Его худощавый спутник был на голову выше и на несколько лет старше, но явно робел перед офицерским сыном.

– Заберите его, святой отец! – воскликнул мальчишка Шатопер, толкая своего товарища навстречу мне. Он пытался звучать повелительно, но ему это трудно удавалось, учитывая что его голос только начал меняться. – Христа ради, верните его в обитель, из которой он удрал. Этот нерадивый послушник решил поиграть в солдата, а сам бухается в обморок от звука пищали. Позор!

– Я не удирал, – робко промычал долговязый парень. – Меня настоятель сам отпустил в мир. Сказал, что я недостаточно набожный, и к тому же пить не умею.

– Не оправдывайся, Гренуй!

– Гренгуар, – ещё тише пробормотал бедолага. – Пьер Гренгуар.

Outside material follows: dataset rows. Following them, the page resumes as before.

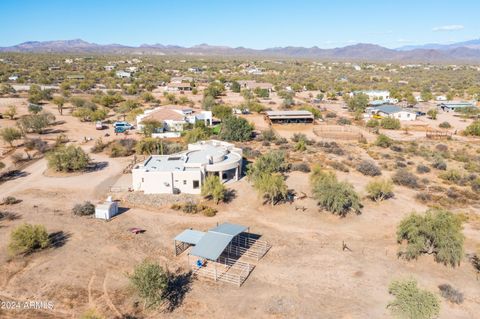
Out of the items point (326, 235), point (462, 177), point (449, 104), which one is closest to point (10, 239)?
point (326, 235)

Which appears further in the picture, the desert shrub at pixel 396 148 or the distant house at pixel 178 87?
the distant house at pixel 178 87

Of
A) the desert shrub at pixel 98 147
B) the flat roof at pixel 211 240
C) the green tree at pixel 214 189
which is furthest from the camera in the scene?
the desert shrub at pixel 98 147

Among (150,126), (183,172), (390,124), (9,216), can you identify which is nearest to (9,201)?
(9,216)

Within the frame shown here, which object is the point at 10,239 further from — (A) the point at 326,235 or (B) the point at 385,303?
(B) the point at 385,303

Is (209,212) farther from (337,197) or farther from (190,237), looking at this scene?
(337,197)

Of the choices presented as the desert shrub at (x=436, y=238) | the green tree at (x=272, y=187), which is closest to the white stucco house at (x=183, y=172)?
the green tree at (x=272, y=187)

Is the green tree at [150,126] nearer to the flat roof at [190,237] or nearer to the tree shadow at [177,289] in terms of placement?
the flat roof at [190,237]

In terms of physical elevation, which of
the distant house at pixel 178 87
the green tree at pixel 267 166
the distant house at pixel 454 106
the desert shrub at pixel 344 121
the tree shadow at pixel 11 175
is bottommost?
the tree shadow at pixel 11 175
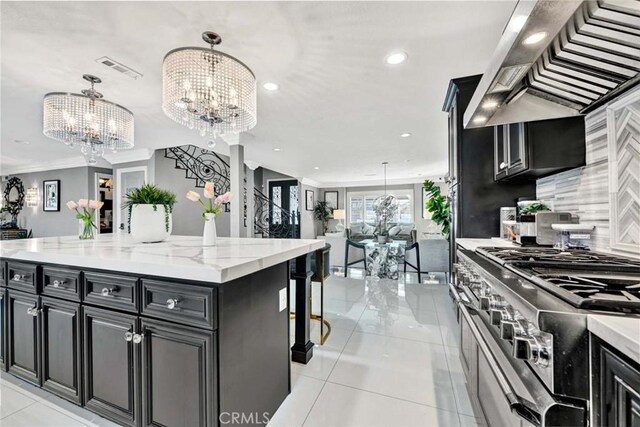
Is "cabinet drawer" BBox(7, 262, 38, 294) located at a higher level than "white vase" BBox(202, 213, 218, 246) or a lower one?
lower

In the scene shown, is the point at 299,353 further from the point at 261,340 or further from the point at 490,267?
the point at 490,267

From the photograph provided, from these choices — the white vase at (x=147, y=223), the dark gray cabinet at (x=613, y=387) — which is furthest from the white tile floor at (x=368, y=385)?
the dark gray cabinet at (x=613, y=387)

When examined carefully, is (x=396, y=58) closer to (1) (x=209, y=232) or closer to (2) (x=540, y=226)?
(2) (x=540, y=226)

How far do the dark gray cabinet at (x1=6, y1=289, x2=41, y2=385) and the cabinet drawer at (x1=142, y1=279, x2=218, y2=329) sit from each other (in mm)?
993

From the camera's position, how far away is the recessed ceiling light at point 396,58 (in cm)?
211

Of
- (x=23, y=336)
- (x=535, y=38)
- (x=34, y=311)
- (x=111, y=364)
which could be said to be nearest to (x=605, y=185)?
(x=535, y=38)

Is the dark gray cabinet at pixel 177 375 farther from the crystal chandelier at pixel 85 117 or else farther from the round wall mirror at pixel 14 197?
the round wall mirror at pixel 14 197

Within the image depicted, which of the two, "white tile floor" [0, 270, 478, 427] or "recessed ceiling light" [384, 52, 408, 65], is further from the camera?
"recessed ceiling light" [384, 52, 408, 65]

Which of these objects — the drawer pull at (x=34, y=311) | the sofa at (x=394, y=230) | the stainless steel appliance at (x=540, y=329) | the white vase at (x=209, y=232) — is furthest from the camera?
the sofa at (x=394, y=230)

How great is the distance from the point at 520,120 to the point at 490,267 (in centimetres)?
100

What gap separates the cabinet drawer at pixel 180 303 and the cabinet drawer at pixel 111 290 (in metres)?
0.08

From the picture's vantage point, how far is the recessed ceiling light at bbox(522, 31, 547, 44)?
0.93 metres

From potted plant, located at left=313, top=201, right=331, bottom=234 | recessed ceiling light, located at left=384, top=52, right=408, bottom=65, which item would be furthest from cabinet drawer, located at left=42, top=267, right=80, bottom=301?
potted plant, located at left=313, top=201, right=331, bottom=234

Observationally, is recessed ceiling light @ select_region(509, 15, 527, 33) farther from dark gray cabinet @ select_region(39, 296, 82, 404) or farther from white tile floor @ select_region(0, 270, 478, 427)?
dark gray cabinet @ select_region(39, 296, 82, 404)
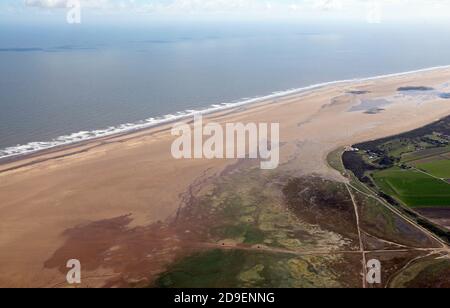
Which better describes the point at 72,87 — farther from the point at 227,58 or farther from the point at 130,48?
the point at 130,48

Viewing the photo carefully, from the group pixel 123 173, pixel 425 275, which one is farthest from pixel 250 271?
pixel 123 173

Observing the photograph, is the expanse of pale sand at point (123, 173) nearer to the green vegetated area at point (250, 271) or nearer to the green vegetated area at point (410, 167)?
the green vegetated area at point (410, 167)

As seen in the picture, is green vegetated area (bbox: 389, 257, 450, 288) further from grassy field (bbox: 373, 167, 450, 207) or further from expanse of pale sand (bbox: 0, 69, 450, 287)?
expanse of pale sand (bbox: 0, 69, 450, 287)

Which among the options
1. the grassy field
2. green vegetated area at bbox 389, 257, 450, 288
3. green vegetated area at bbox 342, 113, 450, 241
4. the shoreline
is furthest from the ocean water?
green vegetated area at bbox 389, 257, 450, 288

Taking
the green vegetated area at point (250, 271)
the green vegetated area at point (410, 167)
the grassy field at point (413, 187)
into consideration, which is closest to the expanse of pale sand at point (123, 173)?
the green vegetated area at point (410, 167)

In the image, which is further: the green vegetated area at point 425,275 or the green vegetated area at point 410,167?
the green vegetated area at point 410,167

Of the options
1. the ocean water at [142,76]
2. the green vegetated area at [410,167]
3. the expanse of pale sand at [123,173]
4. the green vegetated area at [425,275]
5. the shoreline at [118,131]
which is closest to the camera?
the green vegetated area at [425,275]
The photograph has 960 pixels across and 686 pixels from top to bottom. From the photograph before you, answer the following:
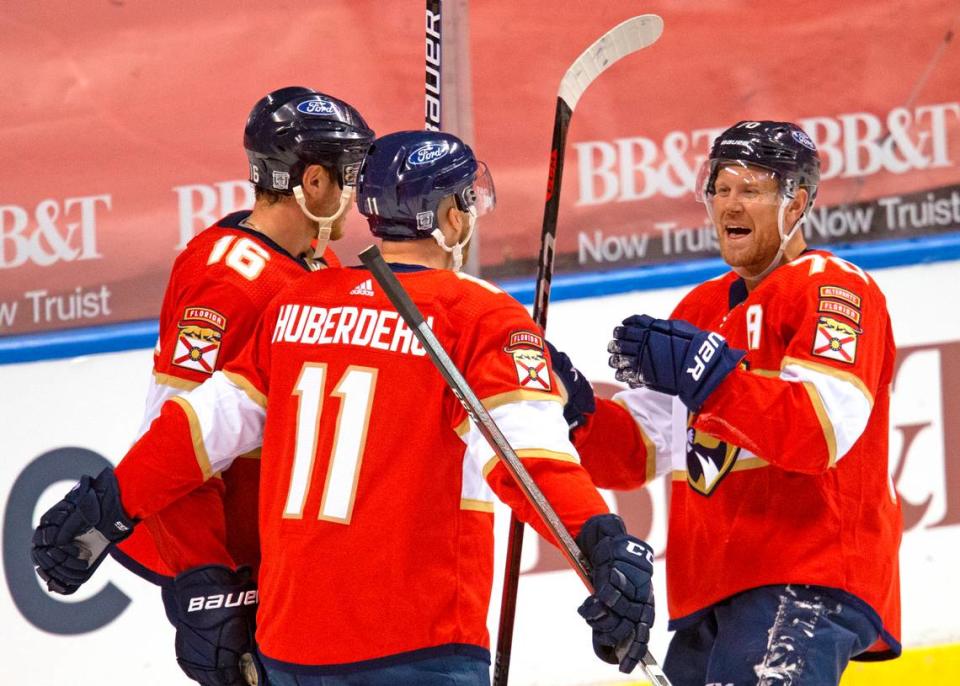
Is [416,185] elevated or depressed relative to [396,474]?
elevated

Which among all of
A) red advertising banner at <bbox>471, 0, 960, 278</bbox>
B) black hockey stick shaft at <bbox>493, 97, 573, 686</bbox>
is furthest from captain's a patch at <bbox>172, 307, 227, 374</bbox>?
red advertising banner at <bbox>471, 0, 960, 278</bbox>

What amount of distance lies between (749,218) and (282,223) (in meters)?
0.82

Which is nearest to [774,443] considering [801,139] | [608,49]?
[801,139]

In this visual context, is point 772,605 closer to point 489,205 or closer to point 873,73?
point 489,205

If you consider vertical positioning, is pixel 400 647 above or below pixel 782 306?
below

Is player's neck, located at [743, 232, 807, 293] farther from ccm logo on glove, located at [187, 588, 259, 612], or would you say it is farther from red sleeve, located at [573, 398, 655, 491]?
ccm logo on glove, located at [187, 588, 259, 612]

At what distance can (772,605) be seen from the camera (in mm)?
2588

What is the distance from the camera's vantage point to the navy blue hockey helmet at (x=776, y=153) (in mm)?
2750

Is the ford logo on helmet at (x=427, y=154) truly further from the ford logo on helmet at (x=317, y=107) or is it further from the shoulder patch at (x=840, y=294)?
the shoulder patch at (x=840, y=294)

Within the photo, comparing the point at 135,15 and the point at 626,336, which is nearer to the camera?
the point at 626,336

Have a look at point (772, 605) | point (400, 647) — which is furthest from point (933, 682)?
point (400, 647)

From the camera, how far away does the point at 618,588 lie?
2.16m

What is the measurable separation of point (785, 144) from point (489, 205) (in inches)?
21.6

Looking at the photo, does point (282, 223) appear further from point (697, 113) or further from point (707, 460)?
point (697, 113)
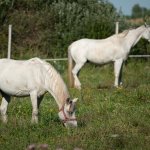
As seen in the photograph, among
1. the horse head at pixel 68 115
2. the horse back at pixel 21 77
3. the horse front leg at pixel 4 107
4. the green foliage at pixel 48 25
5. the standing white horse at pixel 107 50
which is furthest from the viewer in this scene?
the green foliage at pixel 48 25

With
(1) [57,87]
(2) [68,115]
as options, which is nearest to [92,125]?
(2) [68,115]

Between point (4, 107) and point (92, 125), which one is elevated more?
point (4, 107)

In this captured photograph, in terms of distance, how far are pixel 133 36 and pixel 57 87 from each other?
458 centimetres

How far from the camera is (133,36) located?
7551mm

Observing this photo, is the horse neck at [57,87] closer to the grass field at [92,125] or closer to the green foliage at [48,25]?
the grass field at [92,125]

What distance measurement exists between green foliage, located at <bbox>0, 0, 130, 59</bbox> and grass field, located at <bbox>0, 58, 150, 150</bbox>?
4.90 meters

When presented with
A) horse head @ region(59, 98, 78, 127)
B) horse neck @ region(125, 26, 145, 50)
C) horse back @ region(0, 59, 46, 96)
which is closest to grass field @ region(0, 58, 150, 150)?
horse head @ region(59, 98, 78, 127)

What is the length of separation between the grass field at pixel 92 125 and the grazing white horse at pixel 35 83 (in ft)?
0.86

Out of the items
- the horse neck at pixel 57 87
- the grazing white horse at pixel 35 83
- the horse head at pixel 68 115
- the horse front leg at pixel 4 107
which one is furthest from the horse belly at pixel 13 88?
the horse head at pixel 68 115

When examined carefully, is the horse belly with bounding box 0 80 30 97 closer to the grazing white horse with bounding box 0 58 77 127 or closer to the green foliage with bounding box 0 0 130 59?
the grazing white horse with bounding box 0 58 77 127

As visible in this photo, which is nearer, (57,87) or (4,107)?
(57,87)

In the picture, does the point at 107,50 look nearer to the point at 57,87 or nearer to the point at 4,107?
the point at 57,87

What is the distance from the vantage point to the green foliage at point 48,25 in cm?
1068

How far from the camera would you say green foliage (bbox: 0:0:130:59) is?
10.7 meters
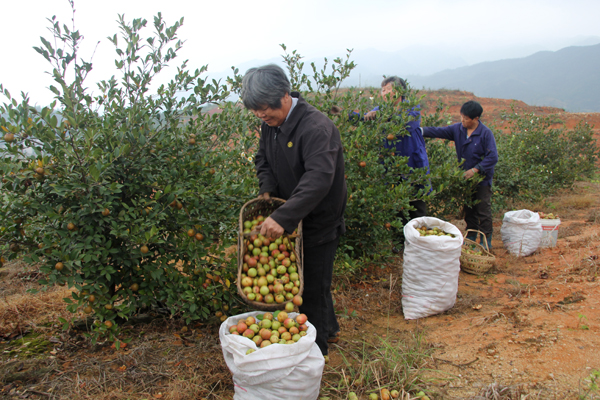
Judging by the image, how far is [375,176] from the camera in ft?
13.0

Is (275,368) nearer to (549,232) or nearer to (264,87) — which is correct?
(264,87)

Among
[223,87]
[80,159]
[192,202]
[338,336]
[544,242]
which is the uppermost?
[223,87]

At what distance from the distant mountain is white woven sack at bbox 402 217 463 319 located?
63.1 meters

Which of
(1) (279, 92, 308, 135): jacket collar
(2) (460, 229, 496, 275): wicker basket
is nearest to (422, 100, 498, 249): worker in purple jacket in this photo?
(2) (460, 229, 496, 275): wicker basket

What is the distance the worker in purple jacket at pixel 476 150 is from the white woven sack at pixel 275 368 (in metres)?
3.65

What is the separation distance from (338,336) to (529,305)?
185cm

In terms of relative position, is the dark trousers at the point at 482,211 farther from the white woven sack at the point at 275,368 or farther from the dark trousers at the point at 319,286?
the white woven sack at the point at 275,368

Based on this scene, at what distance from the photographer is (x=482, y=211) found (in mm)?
5121

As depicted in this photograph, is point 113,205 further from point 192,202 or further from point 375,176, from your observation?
point 375,176

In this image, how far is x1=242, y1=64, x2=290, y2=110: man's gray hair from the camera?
2.08 m


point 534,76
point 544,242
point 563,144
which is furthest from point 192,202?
point 534,76

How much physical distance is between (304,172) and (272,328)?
0.95m

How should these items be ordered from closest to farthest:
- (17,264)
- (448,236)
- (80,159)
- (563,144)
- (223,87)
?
(80,159)
(223,87)
(448,236)
(17,264)
(563,144)

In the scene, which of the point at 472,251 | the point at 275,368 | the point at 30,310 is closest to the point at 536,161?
the point at 472,251
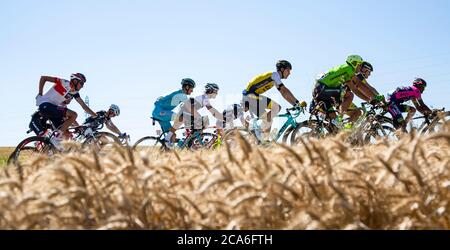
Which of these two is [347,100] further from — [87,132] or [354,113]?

Он снял с себя военную куртку и бросил на руки Фебу, оставшись в одной драной рубашке.

Так в моей жизни появился ещё один Пьер. Он стоял передо мной, шмыгая острым носом, переминаясь с ноги на ногу. Разумеется, я не мог его бросить. Шатопер передал это несуразное чудо мне в руки. Беглый послушник. Несостоявшийся солдат. И я должен был найти ему применение.

– Скажи спасибо своему другу, – сказал я, – за то что он тебя освободил от ненавистной службы.

– Шатопер мне не друг, и благодарить его не за что. Теперь у меня нет крова.

– А вернуться в монастырь не вариант?

– Меня там не ждут.

– Чем же ты провинился провинился? Признавайся. Воровал колбасу из кладовки?

– Я же сказал, что оказался недостаточно набожным.

«С каких это пор монаху нужно быть набожным?» – подумал я пор себя.

– В каком смысле? – спросил я вслух. – Ты не любишь Бога?

– Я люблю женщин, – последовало признание. – Сочиняю стихи на манер Гильома де Машо. А ведь он давал обет безбрачия. Это не мешало ему воспевать дамские прелести. Почему ему можно, а мне нельзя?